Records to use:

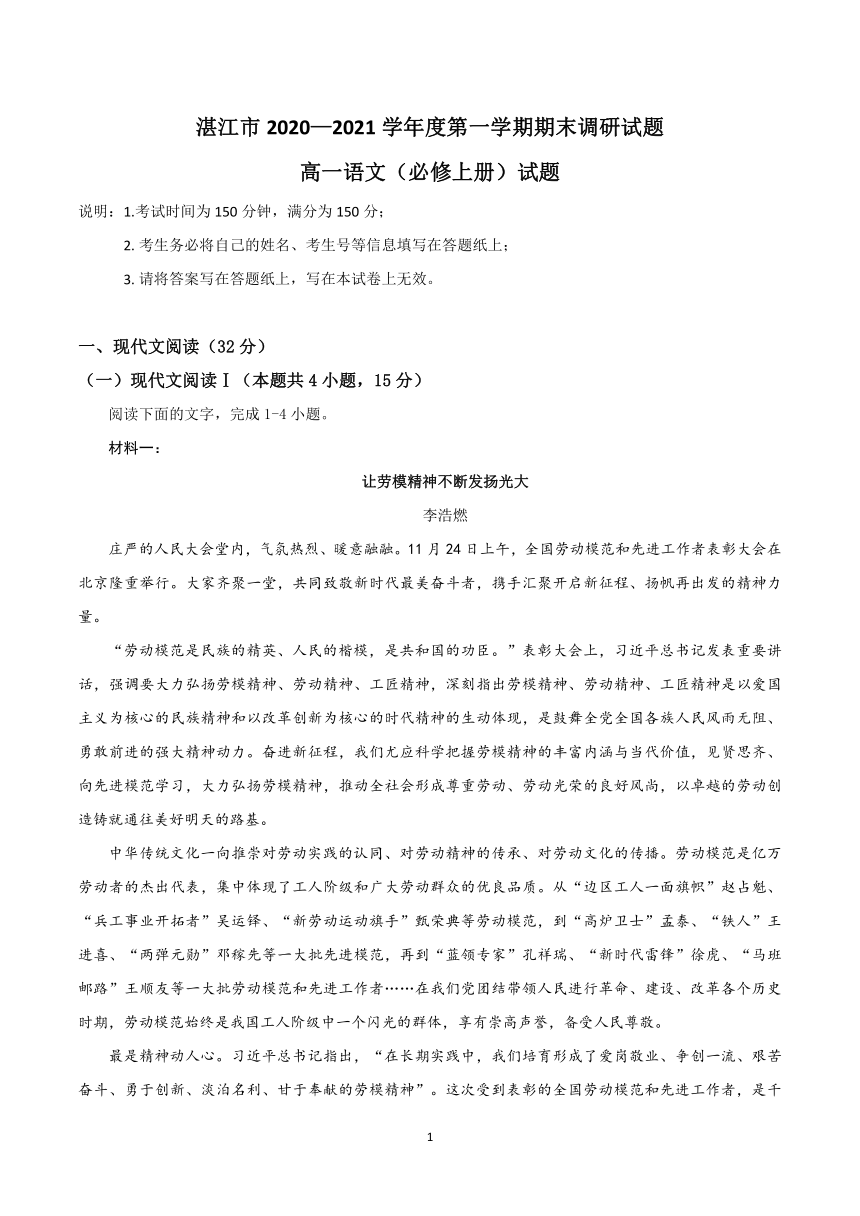 湛江市 2020—2021 学年度第一学期期末调研试题

高一语文（必修上册）试题

说明：1.考试时间为 150 分钟，满分为 150 分；

2. 考生务必将自己的姓名、考生号等信息填写在答题纸上；

3. 请将答案写在答题纸上，写在本试卷上无效。

一、现代文阅读（32 分）

（一）现代文阅读Ⅰ（本题共 4 小题，15 分）

阅读下面的文字，完成 1-4 小题。

材料一：

让劳模精神不断发扬光大

李浩燃

庄严的人民大会堂内，气氛热烈、暖意融融。11 月 24 日上午，全国劳动模范和先进工作者表彰大会在北京隆重举行。大家齐聚一堂，共同致敬新时代最美奋斗者，携手汇聚开启新征程、扬帆再出发的精神力量。

“劳动模范是民族的精英、人民的楷模，是共和国的功臣。”表彰大会上，习近平总书记发表重要讲话，强调要大力弘扬劳模精神、劳动精神、工匠精神，深刻指出劳模精神、劳动精神、工匠精神是以爱国主义为核心的民族精神和以改革创新为核心的时代精神的生动体现，是鼓舞全党全国各族人民风雨无阻、勇敢前进的强大精神动力。奋进新征程，我们尤应科学把握劳模精神的丰富内涵与当代价值，见贤思齐、向先进模范学习，大力弘扬劳模精神，推动全社会形成尊重劳动、劳动光荣的良好风尚，以卓越的劳动创造铸就通往美好明天的路基。

中华传统文化一向推崇对劳动实践的认同、对劳动精神的传承、对劳动文化的传播。劳动模范是亿万劳动者的杰出代表，集中体现了工人阶级和广大劳动群众的优良品质。从“边区工人一面旗帜”赵占魁、“兵工事业开拓者”吴运铎、“新劳动运动旗手”甄荣典等劳动模范，到“高炉卫士”孟泰、“铁人”王进喜、“两弹元勋”邓稼先等一大批先进模范，再到“蓝领专家”孔祥瑞、“新时代雷锋”徐虎、“马班邮路”王顺友等一大批劳动模范和先进工作者……在我们党团结带领人民进行革命、建设、改革各个历史时期，劳动模范始终是我国工人阶级中一个闪光的群体，享有崇高声誉，备受人民尊敬。

最是精神动人心。习近平总书记指出，“在长期实践中，我们培育形成了爱岗敬业、争创一流、艰苦奋斗、勇于创新、淡泊名利、甘于奉献的劳模精神”。这次受到表彰的全国劳动模范和先进工作者，是千

1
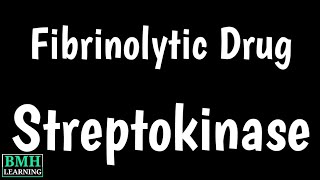 Fibrinolytic Drug

Streptokinase

BMH
LEARNING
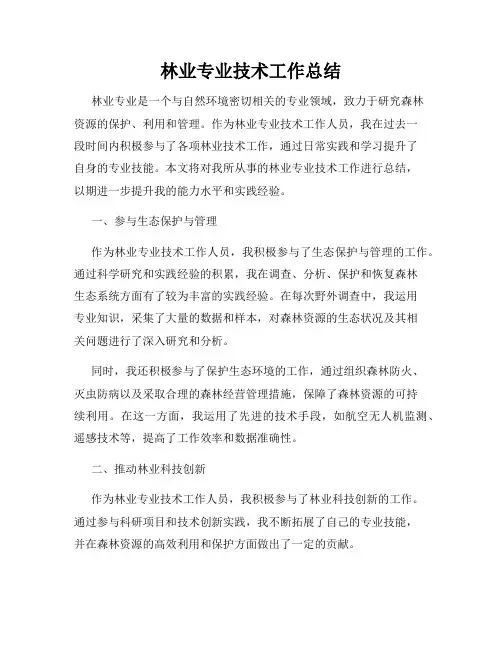 林业专业技术工作总结

林业专业是一个与自然环境密切相关的专业领域，致力于研究森林资源的保护、利用和管理。作为林业专业技术工作人员，我在过去一段时间内积极参与了各项林业技术工作，通过日常实践和学习提升了自身的专业技能。本文将对我所从事的林业专业技术工作进行总结，以期进一步提升我的能力水平和实践经验。

一、参与生态保护与管理

作为林业专业技术工作人员，我积极参与了生态保护与管理的工作。通过科学研究和实践经验的积累，我在调查、分析、保护和恢复森林生态系统方面有了较为丰富的实践经验。在每次野外调查中，我运用专业知识，采集了大量的数据和样本，对森林资源的生态状况及其相关问题进行了深入研究和分析。

同时，我还积极参与了保护生态环境的工作，通过组织森林防火、灭虫防病以及采取合理的森林经营管理措施，保障了森林资源的可持续利用。在这一方面，我运用了先进的技术手段，如航空无人机监测、遥感技术等，提高了工作效率和数据准确性。

二、推动林业科技创新

作为林业专业技术工作人员，我积极参与了林业科技创新的工作。通过参与科研项目和技术创新实践，我不断拓展了自己的专业技能，并在森林资源的高效利用和保护方面做出了一定的贡献。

What you should do:
Everything from the line that contains "林业专业是一个与自然环境密切" to the last line of the records, restated word for word, is the required output.

Result:
林业专业是一个与自然环境密切相关的专业领域，致力于研究森林资源的保护、利用和管理。作为林业专业技术工作人员，我在过去一段时间内积极参与了各项林业技术工作，通过日常实践和学习提升了自身的专业技能。本文将对我所从事的林业专业技术工作进行总结，以期进一步提升我的能力水平和实践经验。

一、参与生态保护与管理

作为林业专业技术工作人员，我积极参与了生态保护与管理的工作。通过科学研究和实践经验的积累，我在调查、分析、保护和恢复森林生态系统方面有了较为丰富的实践经验。在每次野外调查中，我运用专业知识，采集了大量的数据和样本，对森林资源的生态状况及其相关问题进行了深入研究和分析。

同时，我还积极参与了保护生态环境的工作，通过组织森林防火、灭虫防病以及采取合理的森林经营管理措施，保障了森林资源的可持续利用。在这一方面，我运用了先进的技术手段，如航空无人机监测、遥感技术等，提高了工作效率和数据准确性。

二、推动林业科技创新

作为林业专业技术工作人员，我积极参与了林业科技创新的工作。通过参与科研项目和技术创新实践，我不断拓展了自己的专业技能，并在森林资源的高效利用和保护方面做出了一定的贡献。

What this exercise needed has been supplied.